Garten: Es ist angerichtet!

Garten: Es ist angerichtet!

Rosen, Ringelblumen, Malven, Stockrosen, Nachtkerzen und Taglilien stehen in voller Blüte. In diesen Blumen steckt viel mehr, als nur schöne Dekoration für den Garten zu sein. Viele Blütenblätter sind wahre Delikatessen für Gourmets und das I-Tüpferl für viele Speisen. Meine wöchentlichen Gartentipps auf br-online.

Bauernregel:
Die erste Birn‘ bricht Margareth (20.7.),
drauf überall die Ernt‘ losgeht.

Petersilie säen
Petersilie muss sich erst vom Heiligen Vater in Rom die Erlaubnis zum Keimen holen und diese Pilgerreise dauert sieben Wochen, so sagt der Volksmund.
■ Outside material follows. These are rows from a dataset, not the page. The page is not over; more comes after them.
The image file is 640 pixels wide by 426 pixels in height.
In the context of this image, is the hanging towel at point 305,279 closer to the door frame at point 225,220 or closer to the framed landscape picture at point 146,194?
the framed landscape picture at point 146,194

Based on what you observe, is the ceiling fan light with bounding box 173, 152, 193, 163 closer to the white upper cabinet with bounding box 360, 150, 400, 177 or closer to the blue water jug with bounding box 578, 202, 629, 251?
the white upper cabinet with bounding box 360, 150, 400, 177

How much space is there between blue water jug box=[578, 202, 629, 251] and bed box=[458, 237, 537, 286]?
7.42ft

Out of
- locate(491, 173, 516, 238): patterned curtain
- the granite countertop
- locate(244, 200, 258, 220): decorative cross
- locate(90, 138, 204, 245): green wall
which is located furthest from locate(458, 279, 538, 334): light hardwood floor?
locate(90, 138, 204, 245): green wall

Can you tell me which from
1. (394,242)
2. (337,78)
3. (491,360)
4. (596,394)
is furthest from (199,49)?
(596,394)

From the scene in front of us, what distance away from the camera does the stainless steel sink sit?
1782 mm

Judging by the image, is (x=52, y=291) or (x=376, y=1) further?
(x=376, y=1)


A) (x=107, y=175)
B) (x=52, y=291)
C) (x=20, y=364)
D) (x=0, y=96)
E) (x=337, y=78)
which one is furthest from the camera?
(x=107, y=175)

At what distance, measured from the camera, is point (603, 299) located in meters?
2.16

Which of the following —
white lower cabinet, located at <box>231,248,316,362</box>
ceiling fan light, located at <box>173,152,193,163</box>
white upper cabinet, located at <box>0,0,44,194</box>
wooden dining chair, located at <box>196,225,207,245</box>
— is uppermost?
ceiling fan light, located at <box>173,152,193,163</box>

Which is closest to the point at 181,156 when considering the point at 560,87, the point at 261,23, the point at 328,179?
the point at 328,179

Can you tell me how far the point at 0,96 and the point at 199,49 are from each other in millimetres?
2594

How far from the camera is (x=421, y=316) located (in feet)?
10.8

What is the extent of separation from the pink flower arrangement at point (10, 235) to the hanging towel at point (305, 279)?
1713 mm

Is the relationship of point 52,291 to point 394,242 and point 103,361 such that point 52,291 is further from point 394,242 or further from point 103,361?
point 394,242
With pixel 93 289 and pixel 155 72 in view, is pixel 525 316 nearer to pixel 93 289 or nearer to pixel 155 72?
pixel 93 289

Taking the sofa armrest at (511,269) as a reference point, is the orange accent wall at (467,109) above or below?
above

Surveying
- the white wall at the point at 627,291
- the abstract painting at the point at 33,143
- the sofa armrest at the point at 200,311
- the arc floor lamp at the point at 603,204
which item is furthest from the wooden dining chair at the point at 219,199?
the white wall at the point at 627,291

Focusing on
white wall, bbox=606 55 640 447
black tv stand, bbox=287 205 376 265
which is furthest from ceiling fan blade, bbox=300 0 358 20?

Tatsächlich braucht Petersilie zur Keimung viel Wärme und gleichmäßige Feuchtigkeit. Bei 5-8 °C lässt sie sich durchaus bis zu sieben Wochen Zeit, bei 20-25 °C dagegen geht sie schon in 2-3 Wochen auf. Sie können das würzige Küchenkraut jetzt gut aussäen. Halten Sie die Saat unbedingt gleichmäßig feucht, nur einmal kurz ausgetrocknet sterben die Keimlinge sofort ab. Decken Sie das Beet oder die Saatschale mit einem Vlies ab, das hält die Feuchtigkeit länger in der Erde. Zur Aussaat eignen sich übrigens auch frische Samen, die Sie jetzt von den Pflanzen abernten können.

Kompost wässern
Die Hitze und ausbleibender Regen führen vielerorts dazu, dass der Kompost völlig austrocknet. Doch in trockenen Kompostmieten läuft keine Verrottung mehr ab. Sorgen Sie dafür, dass der Kompost beschattet wird, z.B. mit großen alten Blättern oder Zweigwerk abdecken, und gießen Sie ihn mal tüchtig. Das freut nicht nur die Regenwürmer.

Essbare Blüten
Rosen, Ringelblumen, Malven, Stockrosen, Nachtkerzen und Taglilien stehen gerade in voller Blüte. Die Blumen sind nicht nur eine Augenweide, ihre Blüten schmecken köstlich! Zupfen Sie frisch aufgeblühte Blumen ab und garnieren Sie damit Salate, Desserts oder Bowlen – beim nächsten Grillabend oder Gartenfest ernten Sie damit sicher viel Beifall.

Für neuen Schwung
Zum Höhepunkt des Sommers tut es Balkon- und Kübelpflanzen gut, wenn man sie gründlich ausputzt und etwas zurückschneidet. Überlange Triebe von Surfinia-Petunien, abstehende Zweige beim Enzianstrauch, kahl werdende Büsche vom Männertreu oder Verblühtes bei Löwenmäulchen und Ziersalbei wird jetzt kräftig geschnitten. Eine Düngung mit einem Volldünger bringt die Blühpflanzen schnell wieder zu neuer Schönheit.

Kennen Sie das?
Balsamkraut
In früheren Zeiten hatten viele eine solche Staude im Garten. Von den stark nach Kampfer duftenden Blättern legten die Frauen sich eines ins Gebetbuch, damit sie bei der Predigt nicht einschliefen. Darauf beruhen auch die Namen Bibelblatt, Frauenminze und Marienblatt für das Balsamkraut (Tanacetum balsamita). Sonne und Wärme liebend, bildet das Balsamkraut kräftige Stöcke mit formschönem Blattwerk, das sich gut trocknen lässt – und dann als Potpourrizutat oder als Mottenschutz in Schränken genutzt werden kann. Erst sehr spät im Sommer erscheinen kleine gelbe Knopfblüten, die intensiv duften.

2 Kommentare
  • Bei uns im Garten wächst es auch das Marienblatt und kann ganz schön wuchern. Eine Frau hat mir mal erzählt, dass sie das zerquetschte Blatt dieser Pflanze erfolgreich als Heilmittel gegen Herpesbläschen an der Lippe angewandt hat.

    20. Juli 2010 um 13:48
  • Danke für den Tipp mit den essbaren Blüten, liebe Karin!